About Me

Tacoma, WA, United States
I was the Executive Director of the national non-profit organization, Attention Deficit Disorder Resources, (addresources.org), for 15 years. I am well prepared to provide you with excellent coaching. I graduated from the International Coach Academy, a coaching school certified by the Inter-national Coach Federation and I have a Master's Degree in Social Work. Over the past 15 years, I have talked with numerous people about their ADHD concerns and have attended or presented at a number of ADHD workshops and conferences. I have lived, and eventually thrived, with ADHD which was diagnosed when I was 49. I am married and have three adult sons, two with ADHD. I live in Tacoma, WA although born and raised in a small New England town. I was in the Peace Corps, toured China in 1983 when it first opened to the outside world, and seen much of the United Staes, especially our beautiful national parks. My interests, beyond helping people with ADHD achieve their full potential, are playing brain games on the computer, reading, travel, bicycling, skiing and hiking.

Monday, April 7, 2008

What Are Ways To Improve Social Relationships?

The first step to improved social interactions is to become aware of what you are doing that is harmful. Monitor yourself.

Are you truly listening or are you only waiting until you can put in your two cents worth? If so, make a commitment, that for the next month, you will focus completely on being a good listener--you will hyper-focus on this. If you say anything at all, it will be only to ask a simple, short question to clarify or expand what the speaker is saying. If you are listening to just one other person, occasionally ask her if you can say back what you heard her saying. And then just do it, simply and concisely. Don't add anything. Give her a chance to say if you have correctly understood what she said and then let her proceed while you return to your role as the good listener.

Are you interrupting others? Again, awareness is the key. Become aware of yourself in your interactions. If you are interrupting, take steps to stop it. When you feel the urge coming on, take a sip of water, make a note, take a deep breath and hold it for a second, think, "relax." Don't interrupt...and if you do, immediately recognize it, apologize for interrupting and encourage the speaker to go on.

What about changing the topic, going off on an unrelated tangent? Again, become aware if you have a tendency to do this and stop yourself. People don't appreciate it and will not view you kindly.

For the bigger problems--not paying enough attention and consistent attention to your friends--reflect on how much you want to improve your relationships. How much do you value having good friendships and what are you willing to do? Good friendships don't just happen. They take nurturing and care. Are you willing to do what is necessary? Will you make good friendships and relationships a priority? When you have the choice between learning about your new computer and going to a movie with a friend, will you put a higher value on going to the movie because of the long-term payoff? The choice is yours.

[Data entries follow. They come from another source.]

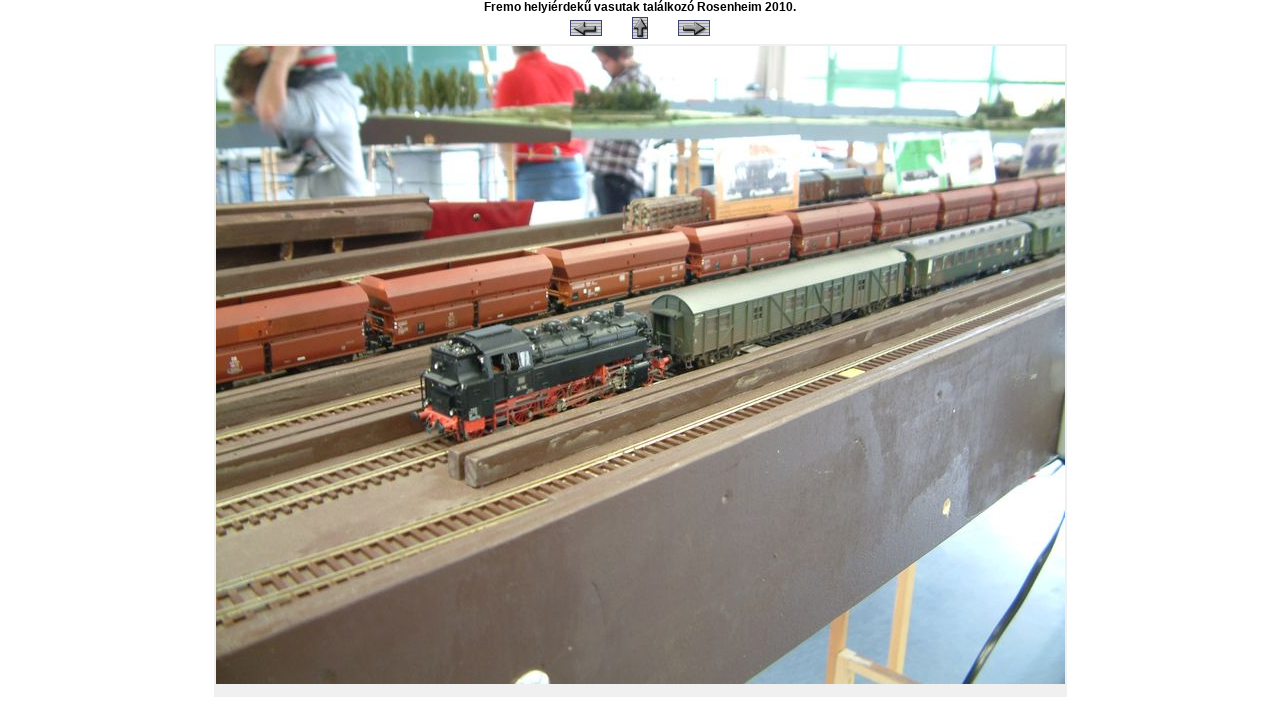

--- FILE ---
content_type: text/css
request_url: http://mmikvmk.gportal.hu/style/glassy.css
body_size: 3502
content:
body {background-color: white; font-family: verdana, tahoma, arial; margin: 0px; scrollbar-face-color: #E6E6CD; scroolbar-highlight-color: #37699B; scrollbar-shadow-color: #859F50; scrollbar-3dlight-color: #37699B; scrollbar-arrow-color: #37699B; scrollbar-track-color: #37699B; scrollbar-darkshadow-color: #000000}
table.module {padding: 0px}
table.site {}
td.sitecol {border-right: gray 1px dotted}
td.modtitle {font-size: 8pt; font-weight: none; color: black; background-image: url(../style/glassy_hdm.gif); padding-bottom: 4px}
td.modbody {padding: 3px; font-size: 8pt; color: black; background-color: white}
td.modbottom {font-size: 4pt; background-color: #ffffff}
td.side {width: 12px}
td.menu {font-size: 8pt; color: black; border-top: white 1px solid; padding-left: 4px}
td.list1 {font-size: 8pt; font-family: verdana; color: black; background-color: f0f0f0}
td.list2 {font-size: 8pt; font-family: verdana; color: black; background-color: white}
td.list3 {font-size: 8pt; font-family: verdana; color: black; background-color: white; border-top: #686868 1px solid}
td.listheader {font-size: 8pt; font-weight: bold; color: #585858; background-color: #E4E4E4}
td.listheader2 {font-size: 8pt; font-weight: bold; color: #37699B; background-image: white}
td.listheader3{font-size: 8pt; font-weight: none; color: white; background-color: #BDD0F6}
td.light {font-size: 8pt; font-family: verdana; color: black; background-color: #E4E4E4}
a:link, a:visited {font-size: 8pt; color: #37699B; text-decoration: none}
a:hover, a:active {font-size: 8pt; color: #97B2CC; text-decoration: underline}
a.menu:link, a.menu:visited {font-size: 8pt; color: 386ACB; text-decoration: none}
a.menu:hover, a.menu:active {font-size: 8pt; color: black; text-decoration: underline}
a.head:link, a.head:visited {font-size: 8pt; color: white; text-decoration: none}
a.head:hover, a.head:active {font-size: 8pt; color: #6699ff; text-decoration: underline}
.header {color: white; font-size: 12pt; font-weight: bold}
.headerbgr {background-color: #386ACB}
.headerbg {background-color: #386ACB; background-repeat: no-repeat}
input, button, select, textarea {border: #686868 1px solid; font-weight: normal; font-size: 10px; color: black; font-family: Verdana, Arial, Helvetica, sans-serif; background-color: white}
input.check {border: 0px; font-weight: normal; font-size: 10px; color: black; font-family: Verdana, Arial, Helvetica, sans-serif; background-color: white}
option {font-weight: normal; font-size: 10px; color: black; font-family: Verdana, Arial, Helvetica, sans-serif; background-color: white}
option.first {border-bottom: #f0f0f0 2px solid; font-weight: normal; font-size: 10px; color: black; font-family: Verdana, Arial, Helvetica, sans-serif; background-color: white}
img.galtxt {border-color: white; border-width: 3px 6px 3px 0px}

td.caladd {font-size: 8pt; font-family: verdana; color: black; background-color: white; text-align: center}
td.caleven {font-size: 8pt; font-family: verdana; color: black; background-color: #f0f0f0; text-align: center}
td.caladdsunday {font-size: 8pt; font-family: verdana; font-weight: bold; color: red; background-color: white; text-align: center}
td.calevensunday {font-size: 8pt; font-family: verdana; font-weight: bold; color: red; background-color: #f0f0f0; text-align: center}
div.calender {border: solid 1px #000099; padding-left: 1px; padding-right: 1px}
div.calender2 {border: solid 1px #ffffff; padding-left: 1px; padding-right: 1px}
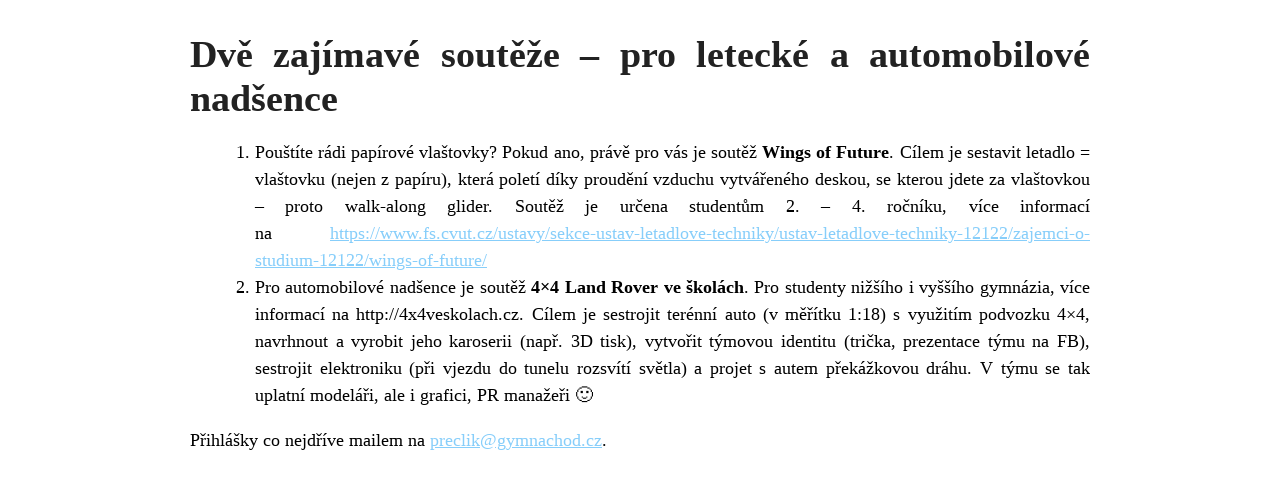

--- FILE ---
content_type: text/html; charset=UTF-8
request_url: https://www.gymnachod.cz/historie/co-se-udalo/dve-zajimave-souteze-pro-letecke-a-automobilove-nadsence/?print=print
body_size: 943
content:
<html>
			<head><html>
			<head><title>Dvě zajímavé soutěže &#8211; pro letecké a&nbsp;automobilové nadšence - Jiráskovo gymnázium Náchod</title><link type="text/css" rel="stylesheet" href="https://www.gymnachod.cz/wp-content/plugins/pdf-print/css/default.css" media="all" /><html>
			<head><html>
			<head><title>Dvě zajímavé soutěže &#8211; pro letecké a&nbsp;automobilové nadšence - Jiráskovo gymnázium Náchod</title><link type="text/css" rel="stylesheet" href="https://www.gymnachod.cz/wp-content/plugins/pdf-print/css/default.css" media="all" /></head>
			<body class="pdfprnt_print ltr"><div id="content">					<div class="post">
						<div class="entry-header"><h1 class="entry-title">Dvě zajímavé soutěže &#8211; pro letecké a&nbsp;automobilové nadšence</h1></div><div class="postmetadata"></div>						<div class="entry-content"><ol>
<li>Pouštíte rádi papírové vlaštovky? Pokud ano, právě pro vás je soutěž <strong>Wings of Future</strong>. Cílem je sestavit letadlo = vlaštovku (nejen z papíru), která poletí díky proudění vzduchu vytvářeného deskou, se kterou jdete za vlaštovkou &#8211; proto walk-along glider. Soutěž je určena studentům 2. – 4. ročníku, více informací na <a href="https://www.fs.cvut.cz/ustavy/sekce-ustav-letadlove-techniky/ustav-letadlove-techniky-12122/zajemci-o-studium-12122/wings-of-future/" target="_blank" rel="noopener noreferrer">https://www.fs.cvut.cz/ustavy/sekce-ustav-letadlove-techniky/ustav-letadlove-techniky-12122/zajemci-o-studium-12122/wings-of-future/</a></li>
<li>Pro automobilové nadšence je soutěž <strong>4&#215;4 Land Rover ve školách</strong>. Pro studenty nižšího i vyššího gymnázia, více informací na http://4x4veskolach.cz. Cílem je sestrojit terénní auto (v měřítku 1:18) s využitím podvozku 4&#215;4, navrhnout a vyrobit jeho karoserii (např. 3D tisk), vytvořit týmovou identitu (trička, prezentace týmu na FB), sestrojit elektroniku (při vjezdu do tunelu rozsvítí světla) a projet s autem překážkovou dráhu. V týmu se tak uplatní modeláři, ale i grafici, PR manažeři 🙂</li>
</ol>
<p>Přihlášky co nejdříve mailem na <a href="mailto:preclik@gymnachod.cz" target="_blank" rel="noopener noreferrer">preclik@gymnachod.cz</a>.</p>
</div>
					</div>
					</div></body>
		</html>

Put the pieces into place for nurturing your relationships. When you are talking with a friend, make your plans for the next time you will get together, make a firm commitment and get it on your calendar. Learn to use a computer-based program that will remind you of important dates--birthdays, anniversaries, etc. Get all the contact information for each of your friends recorded. Buy assorted cards and stamps to have on hand so you can easily remember birthdays and anniversaries. When shopping, pick up neat items you can use as unexpected gifts for friends. Buy tickets to some activity and ask them to go with you. Purposely tell them how much you appreciate their friendship, how much you enjoy the time you spend together, how much you look forward to some event you will be going to together in the future. Don't let too much time go by without being in touch with those whose friendship you value.

ADHD coaching can help you develop the friendships you desire. Contact Cynthia now to set up a trial coaching session by calling 253-238-0729 or emailing her at info@cynthiahammer.com

1 comment:

Anonymous said...

Dear Cynthia,

I have contacted you in the past via ADD Resources and I had mentioned to you that your essays on ADHD really reached my heart in that initial frantic search for information (in my early diagnosis days).

I wanted to mention to you that I was recently diagnosed by my ADHD psychologist, Dr. Angeline Fitch, here in Calgary, to have an adult onset Borderline Personality Disorder.

Now that I am considering this in addition to my Severe ADHD and LD, I am able to curtail my behaviours and behave so much better in my social relationships... I know I am in the very beginning stages of recovery now that awareness exists about my BPD.

Dialectical Behaviour Therapy is such a boon for BPD patients.

I am finally hearing words that put some sort of definition to how I have felt internally and privately about myself for years and years.

Somehow, I am able to absorb the stuff and still find a way to Respect Myself. This is so new to me.

I think that is because I am being allowed to finally UNDERSTAND myself and that alone is a huge gain.

I never knew I had this other stuff going on. All this time.